Then did Pea and I once more embark in our four-oared galley, and

glide swiftly down the river with the tide. And while the shrewd

East rasped and notched us, as with jagged razors, did my friend

Pea impart to me confidences of interest relating to the Thames

Police; we, between whiles, finding ‘duty boats’ hanging in dark

corners under banks, like weeds – our own was a ‘supervision boat’

– and they, as they reported ‘all right!’ flashing their hidden

light on us, and we flashing ours on them.
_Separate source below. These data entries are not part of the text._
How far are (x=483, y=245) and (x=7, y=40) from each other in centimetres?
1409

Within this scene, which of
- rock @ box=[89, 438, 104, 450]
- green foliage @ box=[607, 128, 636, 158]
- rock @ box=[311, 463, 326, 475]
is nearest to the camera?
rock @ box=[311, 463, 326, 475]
These duty boats had

one sitter in each: an Inspector: and were rowed ‘Ran-dan,’ which –

for the information of those who never graduated, as I was once

proud to do, under a fireman-waterman and winner of Kean’s Prize

Wherry: who, in the course of his tuition, took hundreds of gallons

of rum and egg (at my expense) at the various houses of note above

and below bridge; not by any means because he liked it, but to cure

a weakness in his liver, for which the faculty had particularly

recommended it – may be explained as rowed by three men, two

pulling an oar each, and one a pair of sculls.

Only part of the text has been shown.